Source

Dictionaries

Introduction to Dictionaries

Dictionaries are associative data structures, storing key/value pairs. Given a key, the corresponding value can be retrieved. For example, the following dictionary maps English colour names to French ones.

fr_colours = { 'red': 'rouge', 'blue': 'bleu',
       'black': 'noir', 'white': 'blanc',
       'yellow': 'jaune'}

To retrieve the value corresponding to a given key, the notation is the same as when retrieving an element from a list or tuple. When indexing an array, you can only For example, to get the French word for ‘white’, you would write fr_colours[‘white’] in Python code.

A dictionary can use any immutable Python value as the key, and there are no restrictions on what you can store as values. That means that keys can be integers, floating point numbers, strings, or tuples; lists are the most important type that //can’t// be used as keys.

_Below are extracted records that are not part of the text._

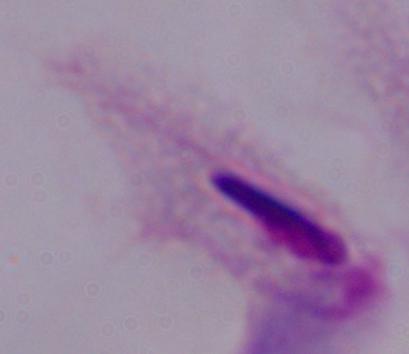 1000x magnification. Micrograph. A trichomonad is seen.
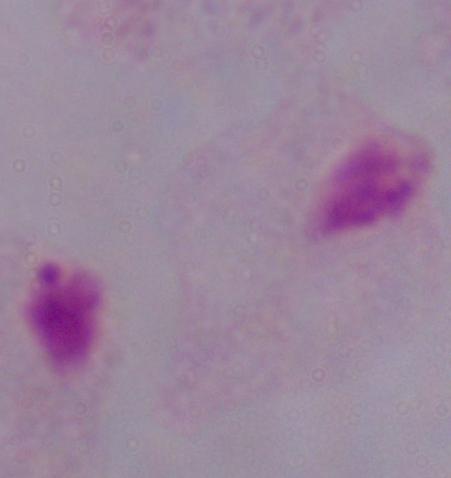 Micrograph. A trichomonad is seen. Captured at 1000x magnification.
Classify this cell by malaria status.
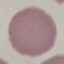

It is uninfected.

Summary:
  - Image type: cell patch, automatically extracted from a larger field of view and resized to 64 × 64 pixels
  - Capture: smartphone camera at the microscope eyepiece
  - Preparation: thin smear
  - Stain: Giemsa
Report the malaria status of this cell.
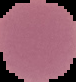

It is uninfected.

Summary:
  - Preparation: thin blood film
  - Image type: cell region segmented out of the field of view; surrounding area masked to black
  - Image size: 76×82 pixels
Name the parasite shown.
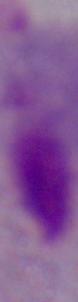
A trichomonad.

1000x magnification. Micrograph.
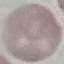
malaria status = uninfected
stain = Giemsa
preparation = thin blood film
image type = cell patch, automatically extracted from a larger field of view and resized to 64 × 64 pixels
capture = smartphone through the microscope eyepiece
Name the parasite shown.
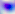
This is Toxoplasma gondii.

Micrograph. 400x magnification.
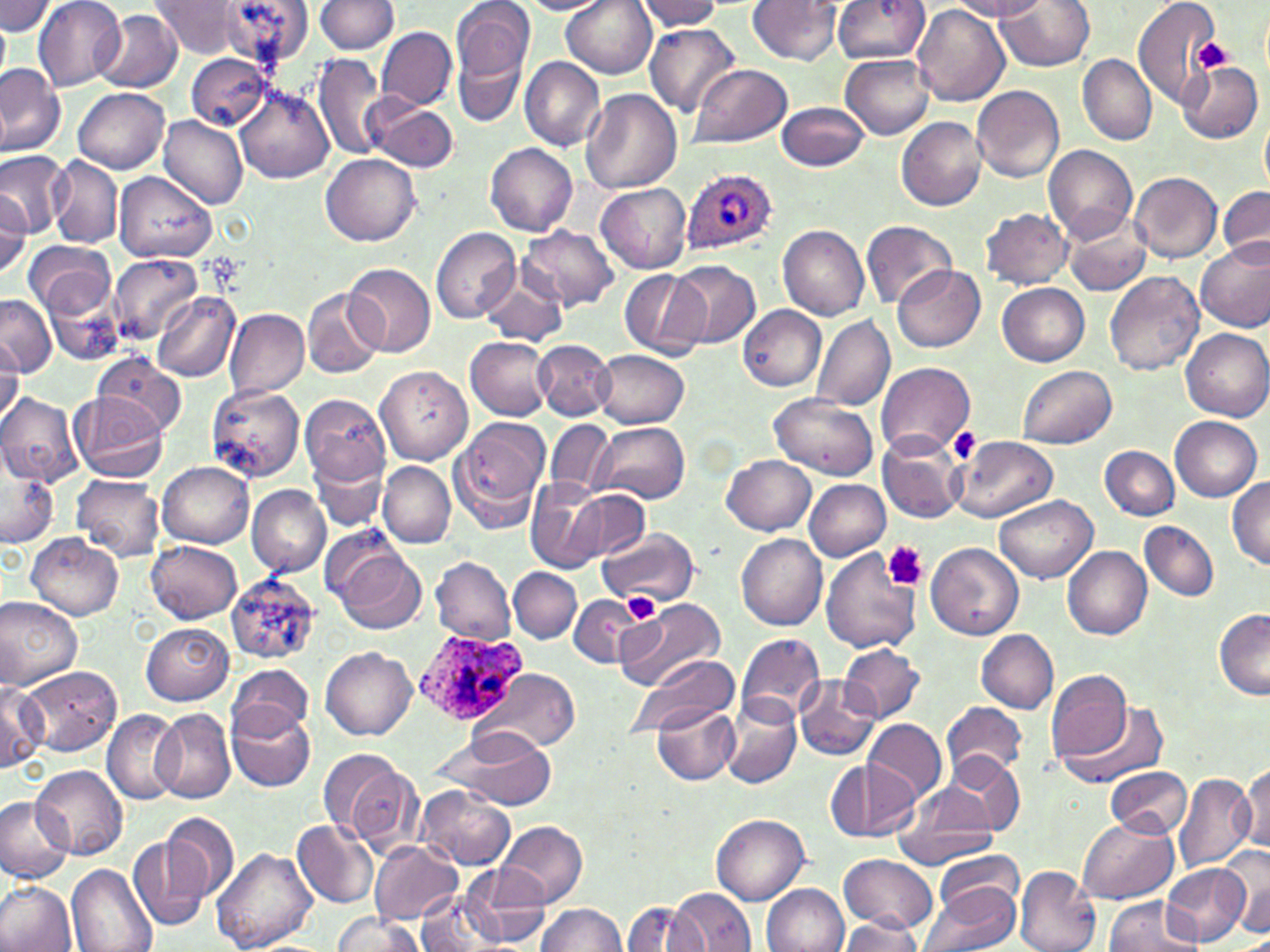

Summary:
  - Coordinate format: approximate bounding boxes as (x1, y1, x2, y2) in pixels
  - Platelet locations: (1194, 38, 1235, 73), (950, 428, 979, 463), (884, 542, 930, 591), (621, 593, 660, 624)
  - Uninfected red blood cell locations: (33, 0, 124, 91), (314, 0, 397, 54), (563, 0, 656, 78), (636, 0, 725, 31), (832, 0, 929, 63), (949, 0, 1046, 20), (1132, 0, 1225, 111), (149, 1, 245, 58), (213, 1, 312, 66), (517, 1, 611, 14), (746, 1, 843, 65), (0, 2, 59, 36), (452, 2, 533, 83), (996, 2, 1095, 73), (913, 6, 1009, 106), (94, 9, 183, 92), (0, 18, 10, 86), (643, 22, 738, 117), (451, 25, 531, 128), (377, 27, 456, 111), (313, 52, 386, 161), (185, 54, 273, 130), (840, 54, 934, 138), (1078, 54, 1156, 146), (520, 57, 606, 151), (1176, 61, 1262, 144), (689, 62, 793, 149), (0, 63, 66, 157), (233, 86, 334, 184), (972, 86, 1065, 183), (74, 87, 169, 174), (580, 89, 683, 195), (367, 100, 458, 172), (778, 101, 869, 172), (1260, 111, 1269, 196), (158, 114, 247, 211), (897, 116, 988, 212), (485, 143, 578, 236), (1044, 145, 1137, 243), (0, 149, 66, 237), (323, 153, 421, 245), (47, 155, 123, 246), (1130, 171, 1223, 263), (115, 172, 216, 262), (596, 183, 691, 272), (1218, 186, 1270, 267), (0, 190, 31, 282), (979, 207, 1074, 290), (1064, 216, 1150, 297), (862, 219, 957, 308), (519, 225, 620, 312), (778, 225, 870, 321), (430, 227, 522, 324), (1196, 238, 1270, 333), (23, 240, 115, 319), (108, 254, 202, 344), (668, 260, 761, 350), (345, 263, 436, 355), (894, 264, 985, 352), (1104, 269, 1204, 376), (619, 270, 709, 361), (479, 277, 566, 346), (44, 282, 126, 368), (998, 283, 1091, 366), (303, 288, 384, 379), (153, 293, 240, 382), (0, 295, 55, 379), (738, 305, 828, 390), (223, 308, 308, 397), (810, 313, 895, 412), (1182, 328, 1270, 421), (466, 336, 554, 420), (535, 340, 615, 419), (0, 341, 23, 426), (595, 351, 688, 428), (95, 352, 186, 434), (875, 363, 974, 458), (1019, 365, 1117, 447), (376, 366, 472, 464), (208, 385, 304, 482), (0, 391, 83, 486), (69, 392, 167, 482), (301, 393, 391, 486), (769, 394, 878, 481), (1170, 415, 1262, 500), (448, 418, 549, 532), (545, 418, 614, 498), (595, 422, 690, 504), (876, 434, 964, 524), (953, 436, 1058, 523), (309, 446, 388, 535), (1099, 446, 1180, 518), (0, 455, 59, 549), (723, 456, 817, 535), (378, 461, 456, 547), (157, 462, 254, 547), (73, 476, 165, 558), (524, 476, 610, 573), (1227, 477, 1270, 569), (804, 478, 890, 560), (247, 485, 332, 577), (563, 488, 649, 566), (994, 495, 1098, 583), (1140, 520, 1219, 600), (597, 527, 699, 606), (27, 533, 123, 620), (738, 534, 826, 630), (147, 541, 242, 623), (927, 542, 1024, 641), (820, 547, 921, 656), (1063, 547, 1152, 639), (332, 548, 427, 635), (431, 556, 515, 644), (509, 569, 582, 644), (225, 573, 319, 666), (571, 595, 646, 667), (0, 596, 83, 690), (615, 597, 727, 692), (1214, 610, 1270, 700), (142, 623, 233, 704), (977, 630, 1059, 712), (736, 633, 826, 721), (840, 643, 923, 722), (321, 647, 417, 741), (631, 656, 738, 736), (230, 663, 312, 739), (19, 666, 122, 755), (485, 668, 580, 751), (1044, 670, 1132, 764), (794, 676, 881, 760), (0, 679, 46, 772), (723, 697, 800, 789), (942, 700, 1028, 783), (1057, 700, 1171, 790), (226, 704, 315, 793), (651, 704, 737, 784), (102, 709, 185, 805), (152, 709, 237, 804), (865, 719, 946, 803), (438, 727, 558, 811), (321, 748, 421, 853), (948, 755, 1026, 835), (829, 759, 919, 841), (1239, 763, 1270, 852), (32, 764, 128, 860), (1106, 764, 1192, 839), (1173, 771, 1256, 873), (894, 783, 997, 870), (417, 787, 516, 871), (0, 796, 74, 883), (161, 813, 239, 900), (711, 814, 811, 904), (1077, 816, 1180, 903), (293, 820, 379, 910), (497, 821, 588, 908), (129, 834, 211, 932), (369, 841, 463, 925), (209, 845, 317, 952), (1225, 846, 1270, 936), (933, 849, 1024, 920), (839, 854, 937, 935), (461, 865, 551, 947), (66, 866, 157, 952), (1164, 866, 1249, 945), (1013, 867, 1101, 952), (0, 882, 76, 952), (762, 882, 848, 951), (920, 884, 1021, 952), (669, 890, 756, 951), (415, 891, 506, 952), (1104, 897, 1201, 952), (622, 900, 702, 952), (536, 902, 625, 952), (332, 912, 425, 951), (839, 918, 926, 951)
  - Plasmodium ovale-infected red blood cell locations: (681, 170, 778, 255), (414, 632, 529, 724)
  - Slide-level diagnosis: Plasmodium ovale
  - Modality: optical microscopy
  - Stain: May-Grünwald-Giemsa
  - Image size: 1270×952 pixels
  - Magnification: 1000x
  - Field of view: one of a larger specimen
  - Preparation: thin blood film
State which parasite is depicted.
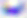

This is Toxoplasma gondii.

Summary:
  - Magnification: 400x
  - Modality: micrograph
Classify this cell by malaria status.
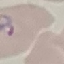

Parasitized.

Summary:
  - Capture: smartphone camera at the microscope eyepiece
  - Preparation: thin blood film
  - Image type: cell patch, automatically extracted from a larger field of view and resized to 64 × 64 pixels
  - Stain: Giemsa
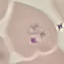

malaria_status: parasitized
capture: smartphone through the microscope eyepiece
preparation: thin smear
image_type: cell patch, automatically extracted from a larger field of view and resized to 64 × 64 pixels
stain: Giemsa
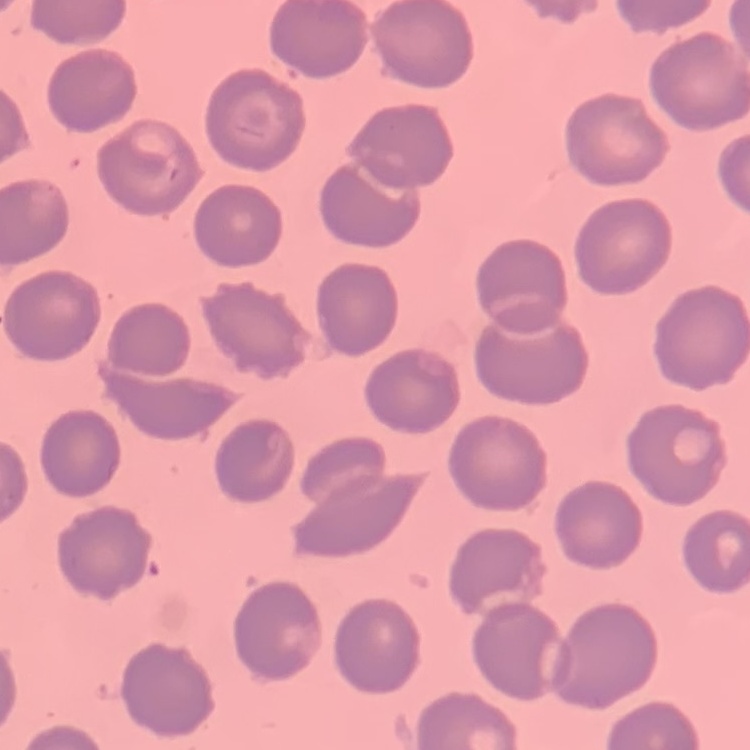
erythrocyte morphology = no rouleaux formation
preparation = thin blood smear
image type = one tile cut from a larger photomicrograph
stain = Field's or Giemsa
State which parasite is depicted.
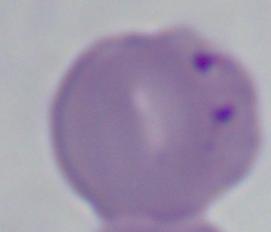
Babesia.

Summary:
  - Magnification: 1000x
  - Modality: photomicrograph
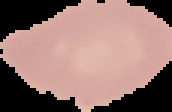
preparation = thin blood film
image type = segmented cell region with the area outside set to black
image size = 172×112 pixels
result = no Plasmodium parasites seen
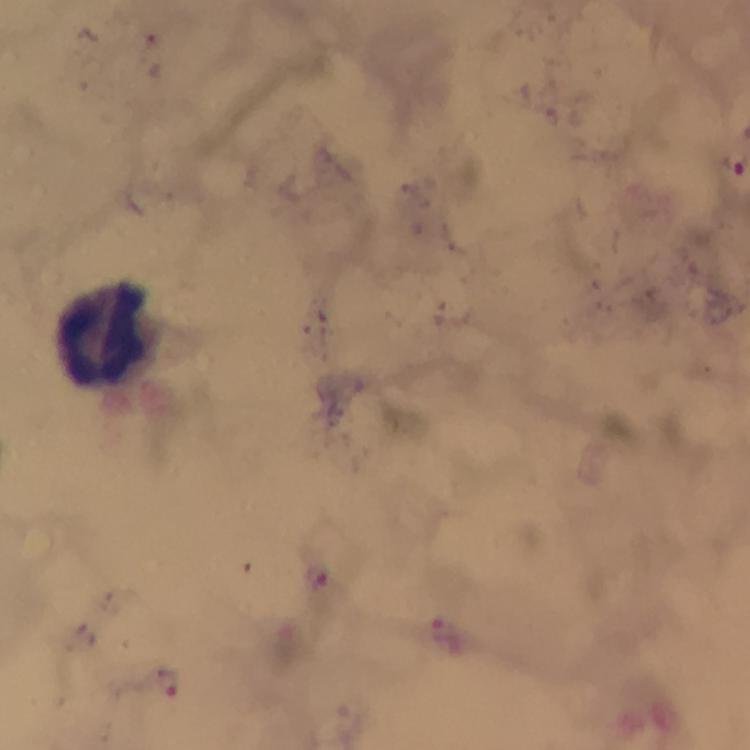 Approximate centers as [x, y] in pixels. Plasmodium parasite locations: [317, 576], [446, 635], [167, 684]. Leukocyte locations: [103, 333]. 100x magnification. Thick smear. Giemsa stain. Immersion oil was used. Photographed through the microscope with a smartphone camera. Image is 750×750 pixels. Cropped region of a single field of view. From a malaria diagnostic workup.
Report the malaria status of this cell.
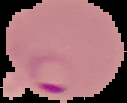

It is parasitized.

Image is 127×103 pixels. The area outside the segmented cell region is set to black. From a thin blood smear.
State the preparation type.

Dictionaries are implemented as resizable hash tables. Hash tables are data structures optimized for quick retrieval; the result of a semi-random hash function is computed for each key, and the value is stored in a bin given by the hash function’s result. Retrieving a key is then a matter of calculating the hash function and looking in the corresponding bin, so retrieval always takes the same amount of time no matter how large the dictionary is. (At least, this is true unless you have a pathological set of keys that all hash to the same value, or to a very small set of values. This is highly unlikely, unless you deliberately engineer your keys to beat the hash function.)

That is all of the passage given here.